It is often that I am taken by surprise in not having sampled lines which are making a ripple in the pond of niche perfumery: After all one can test only so much! My surprise turned into elation when I got the Deluxe Sample Pack that contains samples of all the current collection by Ineke. Not only is the presentation modern and aesthetically fabulous, it has the distinct air of care and understated luxury printed all over it. Coming in an anthracite box of velvety feel it opens like a matchbox to reveal five small cardboard boxes with different designs on them which you slide to open. Inside are little spray vials (actually there's quite enough quantity in each to allow for numerous tests!), each wrapped in correspondingly coloured paper. So cute! Perhaps the loveliest presentation of fragrances I have seen in sample form and a lesson for all niche brands.
The fragrances themselves reveal vignettes in Ineke's mind which she was searching a way to communicate to the public, given her preceding love for literature.
Ineke Rühland is a Canadian perfumer, the soul behind the Ineke line. She is a classically-trained perfumer who creates beautiful, original scents in her independent studio in San Francisco. She studied perfumery at ISIPCA in Versailles, France (the only official school of perfumery), under the guidance of Yves de Chiris who also helped her train at Quest thereafter and with formidable mentors such as Dominique Ropion and Isabel Doyen.
She apprenticed for three years at a fragrance house in Paris, making pilgrimages to Grasse, perfume capital of the world. Ineke finally decided to move to San Franciso, where she makes her luminous, modern fragrances.
The innovation of the collection is that each fragrance begins with a consecutive letter of the alphabet: A - After My Own Heart; B - Balmy Days and Sundays; C - Chemical Bonding; D - Derring-Do; E-Evening edged in Gold (the latest which came out recently). This original concept allows for both a little literary word play as the fragrant stories pick up from a word starting with each letter and it also serves as a wonderfully practical reminder of which perfume is the latest one, easing the customer into experiencing the evolution of the line.

——————

* Set exercise *
Answer these questions from the Ineke perfume review:
(a) What color is the box that holds the Deluxe Sample Pack?
(b) At which school did Ineke Rühland study perfumery?
(c) Which fragrance in the collection begins with the letter D?
None of the lines are needed.

——————

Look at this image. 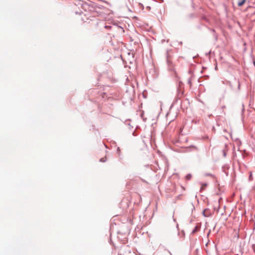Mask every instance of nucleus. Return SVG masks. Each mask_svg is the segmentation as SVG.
Returning a JSON list of instances; mask_svg holds the SVG:
<instances>
[{"label":"nucleus","instance_id":"nucleus-1","mask_svg":"<svg viewBox=\"0 0 255 255\" xmlns=\"http://www.w3.org/2000/svg\"><path fill=\"white\" fill-rule=\"evenodd\" d=\"M75 4L77 6H80L83 9H84L85 6H87L86 3L82 0H77Z\"/></svg>","mask_w":255,"mask_h":255},{"label":"nucleus","instance_id":"nucleus-2","mask_svg":"<svg viewBox=\"0 0 255 255\" xmlns=\"http://www.w3.org/2000/svg\"><path fill=\"white\" fill-rule=\"evenodd\" d=\"M203 215L205 217H209L211 215V213L209 212V208H205L202 212Z\"/></svg>","mask_w":255,"mask_h":255},{"label":"nucleus","instance_id":"nucleus-3","mask_svg":"<svg viewBox=\"0 0 255 255\" xmlns=\"http://www.w3.org/2000/svg\"><path fill=\"white\" fill-rule=\"evenodd\" d=\"M207 186V183H201V187L200 190L202 191V190H205Z\"/></svg>","mask_w":255,"mask_h":255},{"label":"nucleus","instance_id":"nucleus-4","mask_svg":"<svg viewBox=\"0 0 255 255\" xmlns=\"http://www.w3.org/2000/svg\"><path fill=\"white\" fill-rule=\"evenodd\" d=\"M246 0H240L238 3V5L239 6H242L243 4H244V3L246 2Z\"/></svg>","mask_w":255,"mask_h":255},{"label":"nucleus","instance_id":"nucleus-5","mask_svg":"<svg viewBox=\"0 0 255 255\" xmlns=\"http://www.w3.org/2000/svg\"><path fill=\"white\" fill-rule=\"evenodd\" d=\"M101 161L102 162H105V160L103 158L101 159Z\"/></svg>","mask_w":255,"mask_h":255},{"label":"nucleus","instance_id":"nucleus-6","mask_svg":"<svg viewBox=\"0 0 255 255\" xmlns=\"http://www.w3.org/2000/svg\"><path fill=\"white\" fill-rule=\"evenodd\" d=\"M254 65L255 66V61L254 62Z\"/></svg>","mask_w":255,"mask_h":255}]
</instances>
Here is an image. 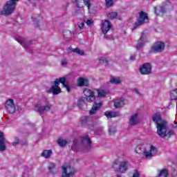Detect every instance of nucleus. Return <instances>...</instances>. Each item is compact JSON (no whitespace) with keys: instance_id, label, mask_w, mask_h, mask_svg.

——————

* The solution *
(a) Anthracite.
(b) ISIPCA in Versailles, France.
(c) Derring-Do.